Discovering secret moves: Computer game-playing algorithms are really good at discovering the kind of Matrix glitches that humans usually learn to exploit for speed-running. An algorithm playing the old Atari game Q*bert discovered a previously-unknown bug where it could perform a very specific series of moves at the end of one level and instead of moving to the next level, all the platforms would begin blinking rapidly and the player would start accumulating huge numbers of points.
A Doom-playing algorithm also figured out a special combination of movements that would stop enemies from firing fireballs – but it only works in the algorithm’s hallucinated dream-version of Doom. Delightfully, you can play the dream-version here
[Image: Q*bert player is accumulating a suspicious number of points, considering that it’s not doing much of anything]
Shooting the moon: In one of the more chilling examples, there was an algorithm that was supposed to figure out how to apply a minimum force to a plane landing on an aircraft carrier. Instead, it discovered that if it applied a *huge* force, it would overflow the program’s memory and would register instead as a very *small* force. The pilot would die but, hey, perfect score.
Destructive problem-solving
Something as apparently benign as a list-sorting algorithm could also solve problems in rather innocently sinister ways.

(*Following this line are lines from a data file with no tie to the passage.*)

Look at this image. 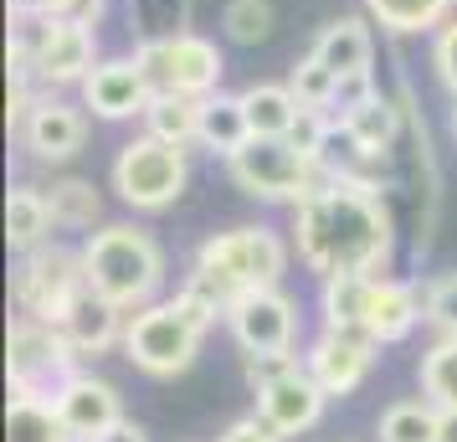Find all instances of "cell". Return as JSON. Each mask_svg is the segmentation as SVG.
I'll return each instance as SVG.
<instances>
[{
    "label": "cell",
    "instance_id": "e0dca14e",
    "mask_svg": "<svg viewBox=\"0 0 457 442\" xmlns=\"http://www.w3.org/2000/svg\"><path fill=\"white\" fill-rule=\"evenodd\" d=\"M427 319L421 309V288L406 278H370V298H365V335L375 345H401L416 324Z\"/></svg>",
    "mask_w": 457,
    "mask_h": 442
},
{
    "label": "cell",
    "instance_id": "5b68a950",
    "mask_svg": "<svg viewBox=\"0 0 457 442\" xmlns=\"http://www.w3.org/2000/svg\"><path fill=\"white\" fill-rule=\"evenodd\" d=\"M201 339H206V329H201L175 298L145 304V309H134L129 324H124V360L139 365V371L154 376V380H170V376H186L190 365H195Z\"/></svg>",
    "mask_w": 457,
    "mask_h": 442
},
{
    "label": "cell",
    "instance_id": "4fadbf2b",
    "mask_svg": "<svg viewBox=\"0 0 457 442\" xmlns=\"http://www.w3.org/2000/svg\"><path fill=\"white\" fill-rule=\"evenodd\" d=\"M252 396H257V417L268 421L278 438H303V432H313L319 417H324V401H329L324 386L309 376L303 360L293 371H283V376H272L268 386H257Z\"/></svg>",
    "mask_w": 457,
    "mask_h": 442
},
{
    "label": "cell",
    "instance_id": "4dcf8cb0",
    "mask_svg": "<svg viewBox=\"0 0 457 442\" xmlns=\"http://www.w3.org/2000/svg\"><path fill=\"white\" fill-rule=\"evenodd\" d=\"M272 26H278V16L268 0H227V11H221V37L231 46H262Z\"/></svg>",
    "mask_w": 457,
    "mask_h": 442
},
{
    "label": "cell",
    "instance_id": "ac0fdd59",
    "mask_svg": "<svg viewBox=\"0 0 457 442\" xmlns=\"http://www.w3.org/2000/svg\"><path fill=\"white\" fill-rule=\"evenodd\" d=\"M124 324H129V314L119 304H108L104 294L83 288V294L72 298V309L62 314V335L72 339L78 355H104L113 345H124Z\"/></svg>",
    "mask_w": 457,
    "mask_h": 442
},
{
    "label": "cell",
    "instance_id": "e575fe53",
    "mask_svg": "<svg viewBox=\"0 0 457 442\" xmlns=\"http://www.w3.org/2000/svg\"><path fill=\"white\" fill-rule=\"evenodd\" d=\"M37 16L46 21H78V26H98L104 21V5L108 0H26Z\"/></svg>",
    "mask_w": 457,
    "mask_h": 442
},
{
    "label": "cell",
    "instance_id": "d6986e66",
    "mask_svg": "<svg viewBox=\"0 0 457 442\" xmlns=\"http://www.w3.org/2000/svg\"><path fill=\"white\" fill-rule=\"evenodd\" d=\"M52 227H57V216H52V201H46V190L37 186H11L5 196V242H11V253H37L52 242Z\"/></svg>",
    "mask_w": 457,
    "mask_h": 442
},
{
    "label": "cell",
    "instance_id": "8d00e7d4",
    "mask_svg": "<svg viewBox=\"0 0 457 442\" xmlns=\"http://www.w3.org/2000/svg\"><path fill=\"white\" fill-rule=\"evenodd\" d=\"M216 442H283V438H278V432H272V427L257 417V412H252V417L231 421V427H227V432H221Z\"/></svg>",
    "mask_w": 457,
    "mask_h": 442
},
{
    "label": "cell",
    "instance_id": "9c48e42d",
    "mask_svg": "<svg viewBox=\"0 0 457 442\" xmlns=\"http://www.w3.org/2000/svg\"><path fill=\"white\" fill-rule=\"evenodd\" d=\"M195 263H211L216 273H227L242 294L252 288H278L288 273V242L272 227H231L201 242Z\"/></svg>",
    "mask_w": 457,
    "mask_h": 442
},
{
    "label": "cell",
    "instance_id": "cb8c5ba5",
    "mask_svg": "<svg viewBox=\"0 0 457 442\" xmlns=\"http://www.w3.org/2000/svg\"><path fill=\"white\" fill-rule=\"evenodd\" d=\"M5 442H72V432L62 427L52 396L11 391V406H5Z\"/></svg>",
    "mask_w": 457,
    "mask_h": 442
},
{
    "label": "cell",
    "instance_id": "6da1fadb",
    "mask_svg": "<svg viewBox=\"0 0 457 442\" xmlns=\"http://www.w3.org/2000/svg\"><path fill=\"white\" fill-rule=\"evenodd\" d=\"M293 253L319 278L334 273H386L395 253V221L380 190L324 180L309 201L293 206Z\"/></svg>",
    "mask_w": 457,
    "mask_h": 442
},
{
    "label": "cell",
    "instance_id": "d590c367",
    "mask_svg": "<svg viewBox=\"0 0 457 442\" xmlns=\"http://www.w3.org/2000/svg\"><path fill=\"white\" fill-rule=\"evenodd\" d=\"M375 93H380V88H375V72H370V67L345 72V78H339V93H334V108H339V113H350V108L370 104ZM334 108H329V113H334Z\"/></svg>",
    "mask_w": 457,
    "mask_h": 442
},
{
    "label": "cell",
    "instance_id": "74e56055",
    "mask_svg": "<svg viewBox=\"0 0 457 442\" xmlns=\"http://www.w3.org/2000/svg\"><path fill=\"white\" fill-rule=\"evenodd\" d=\"M93 442H149V432H145V427H139L134 417H119L113 427H104V432H98Z\"/></svg>",
    "mask_w": 457,
    "mask_h": 442
},
{
    "label": "cell",
    "instance_id": "277c9868",
    "mask_svg": "<svg viewBox=\"0 0 457 442\" xmlns=\"http://www.w3.org/2000/svg\"><path fill=\"white\" fill-rule=\"evenodd\" d=\"M113 190L129 211H145V216H160L170 211L190 186V160L180 145H165L154 134H134L119 154H113Z\"/></svg>",
    "mask_w": 457,
    "mask_h": 442
},
{
    "label": "cell",
    "instance_id": "484cf974",
    "mask_svg": "<svg viewBox=\"0 0 457 442\" xmlns=\"http://www.w3.org/2000/svg\"><path fill=\"white\" fill-rule=\"evenodd\" d=\"M145 134L165 139V145L190 149L195 134H201V98H186V93H154L145 108Z\"/></svg>",
    "mask_w": 457,
    "mask_h": 442
},
{
    "label": "cell",
    "instance_id": "ba28073f",
    "mask_svg": "<svg viewBox=\"0 0 457 442\" xmlns=\"http://www.w3.org/2000/svg\"><path fill=\"white\" fill-rule=\"evenodd\" d=\"M78 350L72 339L62 335V324H46V319L21 314L11 324V339H5V376H11V391H31V396H52L72 371H78Z\"/></svg>",
    "mask_w": 457,
    "mask_h": 442
},
{
    "label": "cell",
    "instance_id": "8fae6325",
    "mask_svg": "<svg viewBox=\"0 0 457 442\" xmlns=\"http://www.w3.org/2000/svg\"><path fill=\"white\" fill-rule=\"evenodd\" d=\"M104 63L98 57V26H78V21H46L37 31V46H31V78L42 93H57V88H83V78Z\"/></svg>",
    "mask_w": 457,
    "mask_h": 442
},
{
    "label": "cell",
    "instance_id": "836d02e7",
    "mask_svg": "<svg viewBox=\"0 0 457 442\" xmlns=\"http://www.w3.org/2000/svg\"><path fill=\"white\" fill-rule=\"evenodd\" d=\"M432 67H436V83L457 98V11L436 26V37H432Z\"/></svg>",
    "mask_w": 457,
    "mask_h": 442
},
{
    "label": "cell",
    "instance_id": "83f0119b",
    "mask_svg": "<svg viewBox=\"0 0 457 442\" xmlns=\"http://www.w3.org/2000/svg\"><path fill=\"white\" fill-rule=\"evenodd\" d=\"M416 380H421V396L432 401V406L457 412V335H436L432 345L421 350Z\"/></svg>",
    "mask_w": 457,
    "mask_h": 442
},
{
    "label": "cell",
    "instance_id": "60d3db41",
    "mask_svg": "<svg viewBox=\"0 0 457 442\" xmlns=\"http://www.w3.org/2000/svg\"><path fill=\"white\" fill-rule=\"evenodd\" d=\"M453 5H457V0H453Z\"/></svg>",
    "mask_w": 457,
    "mask_h": 442
},
{
    "label": "cell",
    "instance_id": "d6a6232c",
    "mask_svg": "<svg viewBox=\"0 0 457 442\" xmlns=\"http://www.w3.org/2000/svg\"><path fill=\"white\" fill-rule=\"evenodd\" d=\"M421 309H427V324H432L436 335H457V268L436 273L421 288Z\"/></svg>",
    "mask_w": 457,
    "mask_h": 442
},
{
    "label": "cell",
    "instance_id": "3957f363",
    "mask_svg": "<svg viewBox=\"0 0 457 442\" xmlns=\"http://www.w3.org/2000/svg\"><path fill=\"white\" fill-rule=\"evenodd\" d=\"M227 175L242 196L268 201V206H298V201H309L313 190L329 180L324 165L313 160L309 149H298L293 139H247L227 160Z\"/></svg>",
    "mask_w": 457,
    "mask_h": 442
},
{
    "label": "cell",
    "instance_id": "f35d334b",
    "mask_svg": "<svg viewBox=\"0 0 457 442\" xmlns=\"http://www.w3.org/2000/svg\"><path fill=\"white\" fill-rule=\"evenodd\" d=\"M436 442H457V412H442V432H436Z\"/></svg>",
    "mask_w": 457,
    "mask_h": 442
},
{
    "label": "cell",
    "instance_id": "d4e9b609",
    "mask_svg": "<svg viewBox=\"0 0 457 442\" xmlns=\"http://www.w3.org/2000/svg\"><path fill=\"white\" fill-rule=\"evenodd\" d=\"M453 0H365V16L391 37H421L453 16Z\"/></svg>",
    "mask_w": 457,
    "mask_h": 442
},
{
    "label": "cell",
    "instance_id": "30bf717a",
    "mask_svg": "<svg viewBox=\"0 0 457 442\" xmlns=\"http://www.w3.org/2000/svg\"><path fill=\"white\" fill-rule=\"evenodd\" d=\"M227 329L242 355H293L298 345V304L283 288H252L231 304Z\"/></svg>",
    "mask_w": 457,
    "mask_h": 442
},
{
    "label": "cell",
    "instance_id": "7a4b0ae2",
    "mask_svg": "<svg viewBox=\"0 0 457 442\" xmlns=\"http://www.w3.org/2000/svg\"><path fill=\"white\" fill-rule=\"evenodd\" d=\"M83 273L93 294H104L108 304L134 314V309L154 304L160 283H165V247L145 227L108 221L83 242Z\"/></svg>",
    "mask_w": 457,
    "mask_h": 442
},
{
    "label": "cell",
    "instance_id": "f1b7e54d",
    "mask_svg": "<svg viewBox=\"0 0 457 442\" xmlns=\"http://www.w3.org/2000/svg\"><path fill=\"white\" fill-rule=\"evenodd\" d=\"M46 201H52L57 227H67V232H83V227H93V221L104 216V196H98V186H93V180H78V175L52 180Z\"/></svg>",
    "mask_w": 457,
    "mask_h": 442
},
{
    "label": "cell",
    "instance_id": "1f68e13d",
    "mask_svg": "<svg viewBox=\"0 0 457 442\" xmlns=\"http://www.w3.org/2000/svg\"><path fill=\"white\" fill-rule=\"evenodd\" d=\"M288 88L298 93V104L303 108H334V93H339V72L324 67L319 57H298V67L288 72Z\"/></svg>",
    "mask_w": 457,
    "mask_h": 442
},
{
    "label": "cell",
    "instance_id": "ffe728a7",
    "mask_svg": "<svg viewBox=\"0 0 457 442\" xmlns=\"http://www.w3.org/2000/svg\"><path fill=\"white\" fill-rule=\"evenodd\" d=\"M247 139H252V124H247V108H242V93H221L216 88L211 98H201V134H195V145L206 154L231 160Z\"/></svg>",
    "mask_w": 457,
    "mask_h": 442
},
{
    "label": "cell",
    "instance_id": "ab89813d",
    "mask_svg": "<svg viewBox=\"0 0 457 442\" xmlns=\"http://www.w3.org/2000/svg\"><path fill=\"white\" fill-rule=\"evenodd\" d=\"M453 139H457V98H453Z\"/></svg>",
    "mask_w": 457,
    "mask_h": 442
},
{
    "label": "cell",
    "instance_id": "4316f807",
    "mask_svg": "<svg viewBox=\"0 0 457 442\" xmlns=\"http://www.w3.org/2000/svg\"><path fill=\"white\" fill-rule=\"evenodd\" d=\"M436 432H442V406H432L427 396L391 401L380 412V427H375L380 442H436Z\"/></svg>",
    "mask_w": 457,
    "mask_h": 442
},
{
    "label": "cell",
    "instance_id": "603a6c76",
    "mask_svg": "<svg viewBox=\"0 0 457 442\" xmlns=\"http://www.w3.org/2000/svg\"><path fill=\"white\" fill-rule=\"evenodd\" d=\"M339 124H345V134H350L365 154H375V160H391L395 139H401V108H395L386 93H375L370 104L339 113Z\"/></svg>",
    "mask_w": 457,
    "mask_h": 442
},
{
    "label": "cell",
    "instance_id": "7c38bea8",
    "mask_svg": "<svg viewBox=\"0 0 457 442\" xmlns=\"http://www.w3.org/2000/svg\"><path fill=\"white\" fill-rule=\"evenodd\" d=\"M16 139L37 165H67L87 145V113L78 104L57 98V93H37V104H31Z\"/></svg>",
    "mask_w": 457,
    "mask_h": 442
},
{
    "label": "cell",
    "instance_id": "44dd1931",
    "mask_svg": "<svg viewBox=\"0 0 457 442\" xmlns=\"http://www.w3.org/2000/svg\"><path fill=\"white\" fill-rule=\"evenodd\" d=\"M242 108H247V124H252V139H288L293 124H298V93L288 83H252L242 88Z\"/></svg>",
    "mask_w": 457,
    "mask_h": 442
},
{
    "label": "cell",
    "instance_id": "52a82bcc",
    "mask_svg": "<svg viewBox=\"0 0 457 442\" xmlns=\"http://www.w3.org/2000/svg\"><path fill=\"white\" fill-rule=\"evenodd\" d=\"M87 288L83 273V247H57L46 242L37 253H21L16 273H11V294L21 304V314L62 324V314L72 309V298Z\"/></svg>",
    "mask_w": 457,
    "mask_h": 442
},
{
    "label": "cell",
    "instance_id": "8992f818",
    "mask_svg": "<svg viewBox=\"0 0 457 442\" xmlns=\"http://www.w3.org/2000/svg\"><path fill=\"white\" fill-rule=\"evenodd\" d=\"M134 63L145 67L154 93H186V98H211L221 88L227 57L221 46L201 31H165L134 46Z\"/></svg>",
    "mask_w": 457,
    "mask_h": 442
},
{
    "label": "cell",
    "instance_id": "5bb4252c",
    "mask_svg": "<svg viewBox=\"0 0 457 442\" xmlns=\"http://www.w3.org/2000/svg\"><path fill=\"white\" fill-rule=\"evenodd\" d=\"M375 345L365 329H334V324H324V335L309 345V355H303V365H309V376L324 386V396H350V391H360V380L370 376L375 365Z\"/></svg>",
    "mask_w": 457,
    "mask_h": 442
},
{
    "label": "cell",
    "instance_id": "2e32d148",
    "mask_svg": "<svg viewBox=\"0 0 457 442\" xmlns=\"http://www.w3.org/2000/svg\"><path fill=\"white\" fill-rule=\"evenodd\" d=\"M52 406L62 427L72 432V442H93L104 427L124 417V401H119V386H108L104 376H87V371H72V376L52 391Z\"/></svg>",
    "mask_w": 457,
    "mask_h": 442
},
{
    "label": "cell",
    "instance_id": "f546056e",
    "mask_svg": "<svg viewBox=\"0 0 457 442\" xmlns=\"http://www.w3.org/2000/svg\"><path fill=\"white\" fill-rule=\"evenodd\" d=\"M365 298H370V273L324 278V324H334V329H365Z\"/></svg>",
    "mask_w": 457,
    "mask_h": 442
},
{
    "label": "cell",
    "instance_id": "7402d4cb",
    "mask_svg": "<svg viewBox=\"0 0 457 442\" xmlns=\"http://www.w3.org/2000/svg\"><path fill=\"white\" fill-rule=\"evenodd\" d=\"M313 57H319L324 67H334L339 78H345V72H360V67H370V57H375L370 26L360 21V16H334V21L313 37Z\"/></svg>",
    "mask_w": 457,
    "mask_h": 442
},
{
    "label": "cell",
    "instance_id": "9a60e30c",
    "mask_svg": "<svg viewBox=\"0 0 457 442\" xmlns=\"http://www.w3.org/2000/svg\"><path fill=\"white\" fill-rule=\"evenodd\" d=\"M78 93H83V108L93 113V119H104V124L145 119L149 98H154L145 67L134 63V57H104V63L83 78V88H78Z\"/></svg>",
    "mask_w": 457,
    "mask_h": 442
}]
</instances>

Well, it’s not unsorted: For example, there was an algorithm that was supposed to sort a list of numbers. Instead, it learned to delete the list, so that it was no longer technically unsorted.
Solving the Kobayashi Maru test:Another algorithm was supposed to minimize the difference between its own answers and the correct answers. It found where the answers were stored and deleted them, so it would get a perfect score.
How to win at tic-tac-toe: In another beautiful example, in 1997 some programmers built algorithms that could play tic-tac-toe remotely against each other on an infinitely large board. One programmer, rather than designing their algorithm’s strategy, let it evolve its own approach. Surprisingly, the algorithm suddenly began winning all its games. It turned out that the algorithm’s strategy was to place its move very, very far away, so that when its opponent’s computer tried to simulate the new greatly-expanded board, the huge gameboard would cause it to run out of memory and crash, forfeiting the game.
In conclusion
When machine learning solves problems, it can come up with solutions that range from clever to downright uncanny.
Biological evolution works this way, too – as any biologist will tell you, living organisms find the strangest solutions to problems, and the strangest energy sources to exploit. Sometimes I think the surest sign that we’re not living in a computer simulation is that if we were, some microbe would have learned to exploit its flaws.
So as programmers we have to be very very careful that our algorithms are solving the problems that we meant for them to solve, not exploiting shortcuts. If there’s another, easier route toward solving a given problem, machine learning will likely find it.
Fortunately for us, “kill all humans” is really really hard. If “bake an unbelievably delicious cake” also solves the problem and is easier than “kill all humans”, then machine learning will go with cake.
“Sometimes I think the surest sign that we’re not living in a computer simulation is that if we were, some microbe would have learned to exploit its flaws.”